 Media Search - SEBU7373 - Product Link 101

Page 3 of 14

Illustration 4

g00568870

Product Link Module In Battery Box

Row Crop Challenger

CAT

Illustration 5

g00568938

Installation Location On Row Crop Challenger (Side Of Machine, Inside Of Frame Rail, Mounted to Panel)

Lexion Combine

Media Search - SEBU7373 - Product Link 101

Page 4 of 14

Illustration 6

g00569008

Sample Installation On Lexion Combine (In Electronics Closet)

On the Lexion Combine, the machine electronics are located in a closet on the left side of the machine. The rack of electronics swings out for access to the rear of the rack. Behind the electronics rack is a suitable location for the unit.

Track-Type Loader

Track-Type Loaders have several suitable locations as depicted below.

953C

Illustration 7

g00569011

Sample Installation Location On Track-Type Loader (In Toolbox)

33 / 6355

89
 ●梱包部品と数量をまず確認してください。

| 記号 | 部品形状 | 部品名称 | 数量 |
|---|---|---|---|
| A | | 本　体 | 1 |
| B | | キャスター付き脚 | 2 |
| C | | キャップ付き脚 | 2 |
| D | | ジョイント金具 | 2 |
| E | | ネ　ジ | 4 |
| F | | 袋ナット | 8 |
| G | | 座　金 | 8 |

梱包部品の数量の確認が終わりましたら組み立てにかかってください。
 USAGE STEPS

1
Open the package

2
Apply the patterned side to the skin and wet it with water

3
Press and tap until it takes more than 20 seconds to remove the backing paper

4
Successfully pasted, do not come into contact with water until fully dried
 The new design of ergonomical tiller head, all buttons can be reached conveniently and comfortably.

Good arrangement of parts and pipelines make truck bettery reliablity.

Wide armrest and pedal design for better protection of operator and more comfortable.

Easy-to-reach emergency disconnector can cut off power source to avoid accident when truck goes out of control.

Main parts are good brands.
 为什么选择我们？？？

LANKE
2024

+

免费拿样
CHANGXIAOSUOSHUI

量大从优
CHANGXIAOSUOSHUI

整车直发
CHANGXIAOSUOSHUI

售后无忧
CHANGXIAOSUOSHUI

**Brief**
The records above are to be duplicated word for word.

**Response below**
 Media Search - SEBU7373 - Product Link 101

Page 3 of 14

Illustration 4

g00568870

Product Link Module In Battery Box

Row Crop Challenger

CAT

Illustration 5

g00568938

Installation Location On Row Crop Challenger (Side Of Machine, Inside Of Frame Rail, Mounted to Panel)

Lexion Combine

Media Search - SEBU7373 - Product Link 101

Page 4 of 14

Illustration 6

g00569008

Sample Installation On Lexion Combine (In Electronics Closet)

On the Lexion Combine, the machine electronics are located in a closet on the left side of the machine. The rack of electronics swings out for access to the rear of the rack. Behind the electronics rack is a suitable location for the unit.

Track-Type Loader

Track-Type Loaders have several suitable locations as depicted below.

953C

Illustration 7

g00569011

Sample Installation Location On Track-Type Loader (In Toolbox)

33 / 6355

89
 ●梱包部品と数量をまず確認してください。

| 記号 | 部品形状 | 部品名称 | 数量 |
|---|---|---|---|
| A | | 本　体 | 1 |
| B | | キャスター付き脚 | 2 |
| C | | キャップ付き脚 | 2 |
| D | | ジョイント金具 | 2 |
| E | | ネ　ジ | 4 |
| F | | 袋ナット | 8 |
| G | | 座　金 | 8 |

梱包部品の数量の確認が終わりましたら組み立てにかかってください。
 USAGE STEPS

1
Open the package

2
Apply the patterned side to the skin and wet it with water

3
Press and tap until it takes more than 20 seconds to remove the backing paper

4
Successfully pasted, do not come into contact with water until fully dried
 The new design of ergonomical tiller head, all buttons can be reached conveniently and comfortably.

Good arrangement of parts and pipelines make truck bettery reliablity.

Wide armrest and pedal design for better protection of operator and more comfortable.

Easy-to-reach emergency disconnector can cut off power source to avoid accident when truck goes out of control.

Main parts are good brands.
 为什么选择我们？？？

LANKE
2024

+

免费拿样
CHANGXIAOSUOSHUI

量大从优
CHANGXIAOSUOSHUI

整车直发
CHANGXIAOSUOSHUI

售后无忧
CHANGXIAOSUOSHUI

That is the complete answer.